Problem requirements :: Your reproduction of the entries should be exact and should contain no pictures.

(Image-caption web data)
--------------------------------
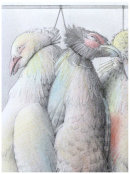 EARTHLINGS 11 - GAME BIRDS: THE SMALL VALUE OF LIFE & DEATH (DETAIL)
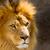 сторона · профиль · большой · мужчины · лев · высокий - Сток-фото © pxhidalgo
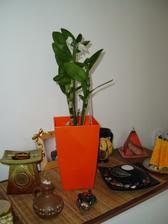 nová Orchidejka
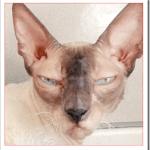コーニッシュレックスの値段や性格と飼い方は?ビルスのモデル猫?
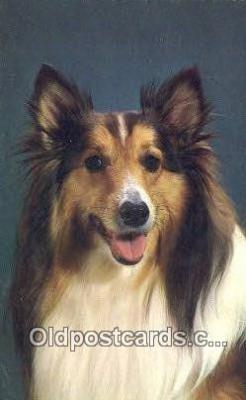 dog100655 - Collie Postcard, Dog Post Card, Old Vintage Antique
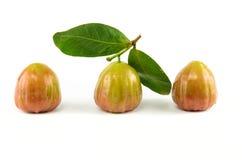 Φρέσκος αυξήθηκε μήλο Στοκ φωτογραφίες με δικαίωμα ελεύθερης χρήσης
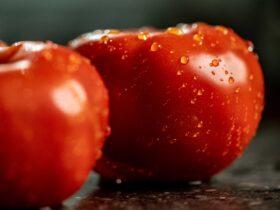 kaloryczność pomidora
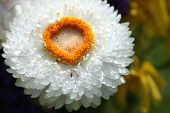 White And Gold Flower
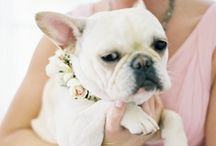 ~ FOUR-LEGGED FRIENDS ~ / Pets in the wedding.....a true pet owner loves their animal like they do their family, so of course they should be invited to the biggest day of your life. Be inspired by how seamlessly they can be coordinated into the overall style of your wedding. / by BeeCustom Design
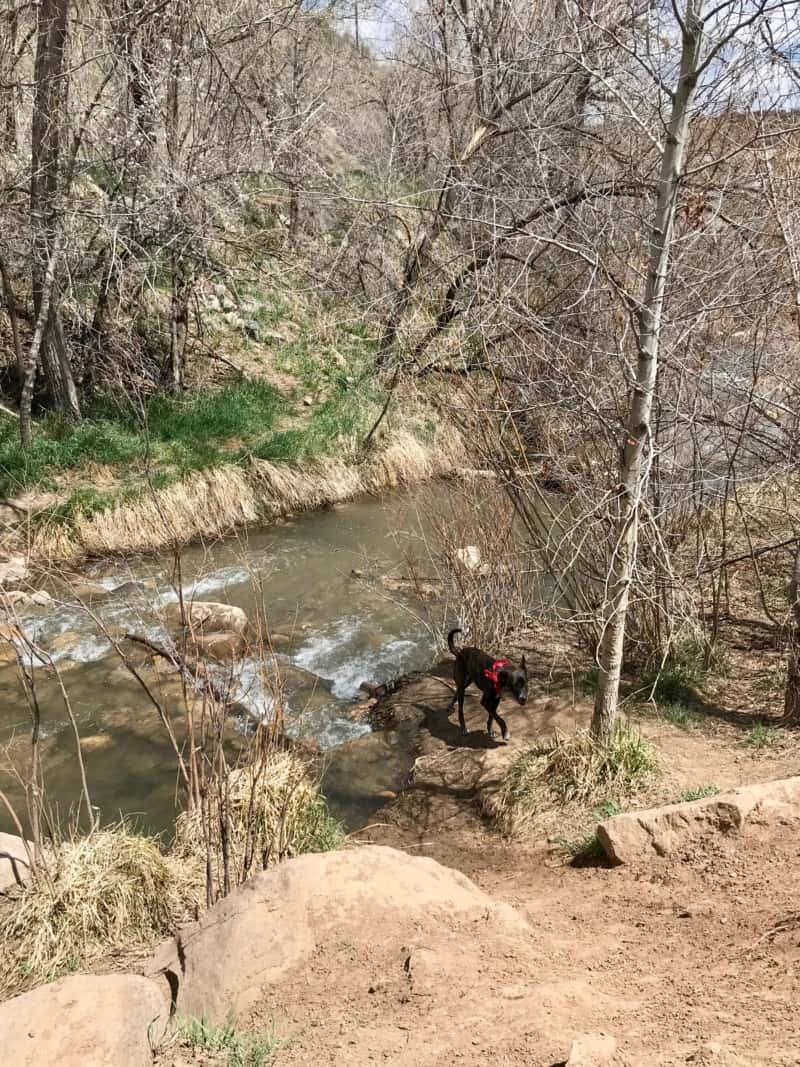 Dog near the creek at the dog park in Durango, CO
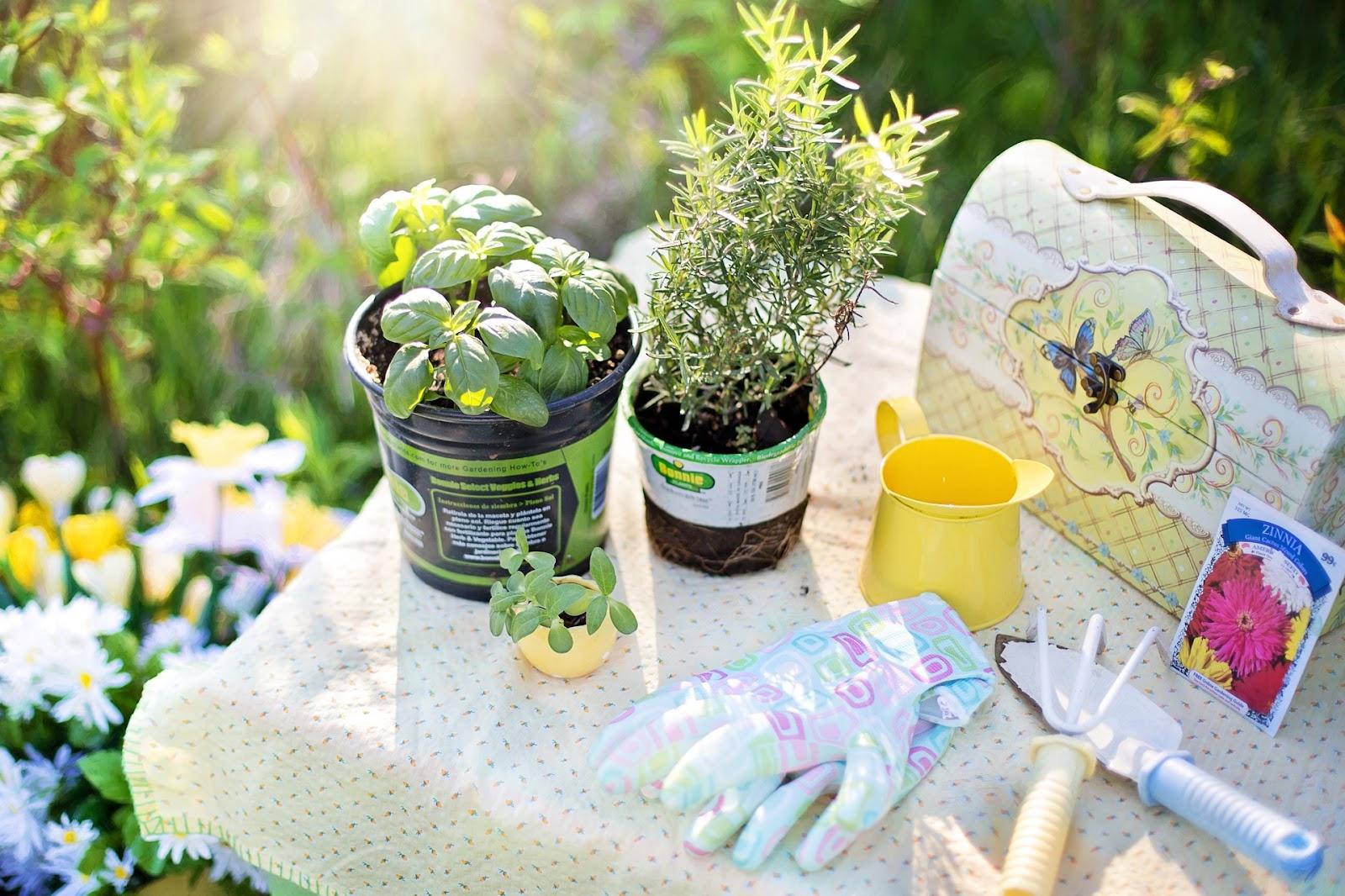 Herbs and gardening supplies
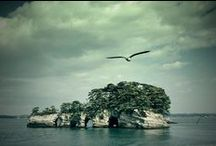 One of Japan's Three Most Scenic Views – Matsushima Bay and its 260 Pine Tree Covered Islets!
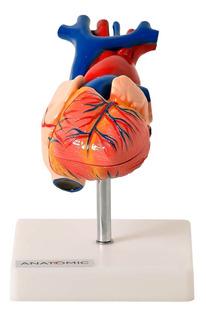 Coração Tamanho Natural Com 2 Partes - Modelo Anatômico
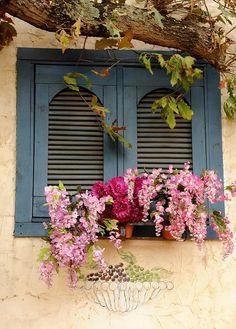 Window box and blue shutters Window Box Flowers, Balcony Flowers, Window Boxes, Flower Boxes, Window Sill, Old Windows, Windows And Doors, Exterior Windows, Balcony Window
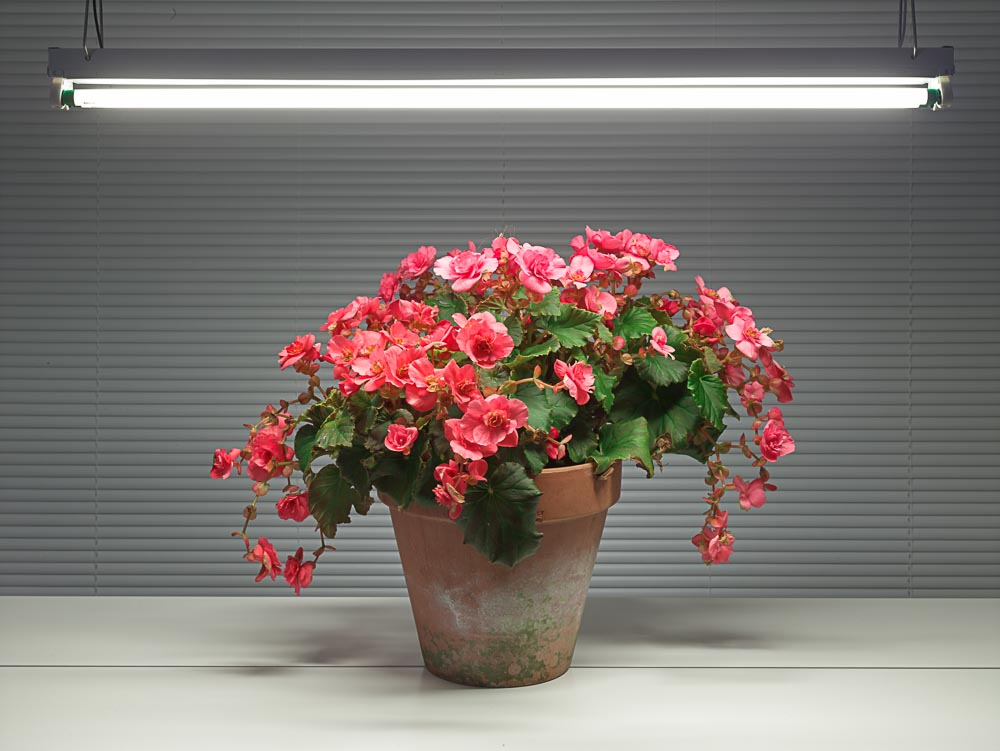 Fluorescent Still Life with Pink Begonia , 2015, archival pigment print (photograph), edition of 5, 33 x 42.5 inches, $3400. (unframed), $4200. (framed)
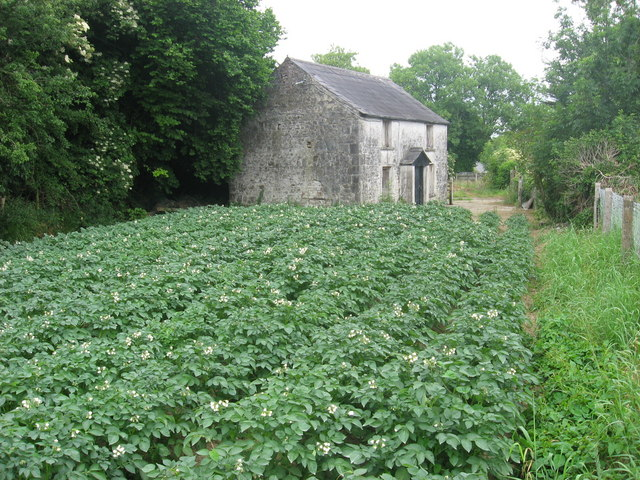 Old house at Meadstown, Co. Meath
--------------------------------
Written answer ::
 EARTHLINGS 11 - GAME BIRDS: THE SMALL VALUE OF LIFE & DEATH (DETAIL)
 сторона · профиль · большой · мужчины · лев · высокий - Сток-фото © pxhidalgo
 nová Orchidejka
コーニッシュレックスの値段や性格と飼い方は?ビルスのモデル猫?
 dog100655 - Collie Postcard, Dog Post Card, Old Vintage Antique
 Φρέσκος αυξήθηκε μήλο Στοκ φωτογραφίες με δικαίωμα ελεύθερης χρήσης
 kaloryczność pomidora
 White And Gold Flower
 ~ FOUR-LEGGED FRIENDS ~ / Pets in the wedding.....a true pet owner loves their animal like they do their family, so of course they should be invited to the biggest day of your life. Be inspired by how seamlessly they can be coordinated into the overall style of your wedding. / by BeeCustom Design
 Dog near the creek at the dog park in Durango, CO
 Herbs and gardening supplies
 One of Japan's Three Most Scenic Views – Matsushima Bay and its 260 Pine Tree Covered Islets!
 Coração Tamanho Natural Com 2 Partes - Modelo Anatômico
 Window box and blue shutters Window Box Flowers, Balcony Flowers, Window Boxes, Flower Boxes, Window Sill, Old Windows, Windows And Doors, Exterior Windows, Balcony Window
 Fluorescent Still Life with Pink Begonia , 2015, archival pigment print (photograph), edition of 5, 33 x 42.5 inches, $3400. (unframed), $4200. (framed)
 Old house at Meadstown, Co. Meath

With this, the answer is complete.